> **What you will do**:
Where the listing below has a line containing "Posterior alpha lateralization shows", output that line and all lines after it, verbatim, and no others.
*** Opening Records for this task ***
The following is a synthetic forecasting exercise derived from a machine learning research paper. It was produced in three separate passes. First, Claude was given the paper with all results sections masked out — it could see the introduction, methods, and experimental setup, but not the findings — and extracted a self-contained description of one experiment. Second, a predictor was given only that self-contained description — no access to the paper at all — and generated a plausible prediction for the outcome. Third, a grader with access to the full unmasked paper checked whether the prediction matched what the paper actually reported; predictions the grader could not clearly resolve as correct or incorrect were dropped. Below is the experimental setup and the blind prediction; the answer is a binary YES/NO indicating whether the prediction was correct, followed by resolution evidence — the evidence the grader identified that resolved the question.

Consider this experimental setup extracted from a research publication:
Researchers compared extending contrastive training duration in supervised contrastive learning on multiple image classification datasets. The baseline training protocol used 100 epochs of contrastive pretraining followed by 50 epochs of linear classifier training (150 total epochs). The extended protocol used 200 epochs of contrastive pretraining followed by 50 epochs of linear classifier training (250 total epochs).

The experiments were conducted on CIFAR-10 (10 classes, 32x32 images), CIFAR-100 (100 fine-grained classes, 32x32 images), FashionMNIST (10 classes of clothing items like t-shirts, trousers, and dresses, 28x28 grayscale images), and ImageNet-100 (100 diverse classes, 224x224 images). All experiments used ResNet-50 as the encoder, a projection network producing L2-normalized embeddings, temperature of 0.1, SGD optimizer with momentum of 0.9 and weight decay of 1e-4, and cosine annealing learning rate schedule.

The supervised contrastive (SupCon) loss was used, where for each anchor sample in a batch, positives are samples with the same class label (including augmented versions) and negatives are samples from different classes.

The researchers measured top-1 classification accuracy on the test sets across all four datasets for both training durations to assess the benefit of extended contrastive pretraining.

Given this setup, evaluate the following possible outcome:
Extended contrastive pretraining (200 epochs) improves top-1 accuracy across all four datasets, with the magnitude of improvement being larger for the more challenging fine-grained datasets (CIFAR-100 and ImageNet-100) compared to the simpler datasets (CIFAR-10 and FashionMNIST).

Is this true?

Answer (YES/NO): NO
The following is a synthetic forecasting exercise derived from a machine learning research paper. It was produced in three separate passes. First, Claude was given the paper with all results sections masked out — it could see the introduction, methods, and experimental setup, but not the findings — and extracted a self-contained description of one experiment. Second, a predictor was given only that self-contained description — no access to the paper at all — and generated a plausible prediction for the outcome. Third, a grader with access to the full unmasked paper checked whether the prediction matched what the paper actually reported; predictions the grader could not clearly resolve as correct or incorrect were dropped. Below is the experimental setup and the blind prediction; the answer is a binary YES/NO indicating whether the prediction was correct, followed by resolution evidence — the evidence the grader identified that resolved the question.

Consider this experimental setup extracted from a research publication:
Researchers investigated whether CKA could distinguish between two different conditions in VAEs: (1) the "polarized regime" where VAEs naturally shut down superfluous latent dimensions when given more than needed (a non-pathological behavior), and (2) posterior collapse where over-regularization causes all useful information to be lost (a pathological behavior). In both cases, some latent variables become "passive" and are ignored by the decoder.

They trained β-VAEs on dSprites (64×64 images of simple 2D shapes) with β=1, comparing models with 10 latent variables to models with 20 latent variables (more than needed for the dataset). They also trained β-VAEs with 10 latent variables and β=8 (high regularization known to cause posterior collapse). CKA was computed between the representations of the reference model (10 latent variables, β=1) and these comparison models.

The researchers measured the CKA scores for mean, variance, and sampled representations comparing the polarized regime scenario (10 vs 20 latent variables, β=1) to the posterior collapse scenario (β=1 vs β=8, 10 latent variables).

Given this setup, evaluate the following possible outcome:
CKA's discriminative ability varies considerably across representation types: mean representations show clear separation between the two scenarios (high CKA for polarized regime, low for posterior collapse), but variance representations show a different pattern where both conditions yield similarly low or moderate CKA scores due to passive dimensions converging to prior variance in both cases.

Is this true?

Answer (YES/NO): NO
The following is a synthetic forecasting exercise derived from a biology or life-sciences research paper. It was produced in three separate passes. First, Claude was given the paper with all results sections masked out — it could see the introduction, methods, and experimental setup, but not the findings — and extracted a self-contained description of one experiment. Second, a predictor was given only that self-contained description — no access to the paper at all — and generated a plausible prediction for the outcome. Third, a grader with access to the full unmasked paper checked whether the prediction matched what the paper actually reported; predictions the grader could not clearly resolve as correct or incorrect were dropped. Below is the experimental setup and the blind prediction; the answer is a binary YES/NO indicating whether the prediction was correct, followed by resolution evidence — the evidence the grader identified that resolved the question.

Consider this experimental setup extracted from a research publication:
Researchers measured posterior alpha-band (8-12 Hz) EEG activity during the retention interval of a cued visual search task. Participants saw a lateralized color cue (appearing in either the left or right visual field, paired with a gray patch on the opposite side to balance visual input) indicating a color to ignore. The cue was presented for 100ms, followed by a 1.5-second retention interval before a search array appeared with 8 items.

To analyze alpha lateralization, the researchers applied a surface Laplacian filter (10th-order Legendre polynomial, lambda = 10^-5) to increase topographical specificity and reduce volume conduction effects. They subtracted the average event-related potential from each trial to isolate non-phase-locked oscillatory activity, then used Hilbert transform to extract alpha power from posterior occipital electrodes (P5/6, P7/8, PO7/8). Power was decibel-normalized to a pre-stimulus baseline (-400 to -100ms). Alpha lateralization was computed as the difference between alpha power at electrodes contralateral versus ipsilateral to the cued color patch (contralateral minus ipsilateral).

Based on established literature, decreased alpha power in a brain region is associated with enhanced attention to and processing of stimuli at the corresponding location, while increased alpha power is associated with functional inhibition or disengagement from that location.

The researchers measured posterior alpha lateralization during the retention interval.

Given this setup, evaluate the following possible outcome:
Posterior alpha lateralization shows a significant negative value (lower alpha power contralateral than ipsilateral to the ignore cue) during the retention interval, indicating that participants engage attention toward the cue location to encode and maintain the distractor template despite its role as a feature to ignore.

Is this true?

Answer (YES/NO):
*** Closing Records for this task ***
> **Written response**:
Posterior alpha lateralization shows a significant negative value (lower alpha power contralateral than ipsilateral to the ignore cue) during the retention interval, indicating that participants engage attention toward the cue location to encode and maintain the distractor template despite its role as a feature to ignore.

Is this true?

Answer (YES/NO):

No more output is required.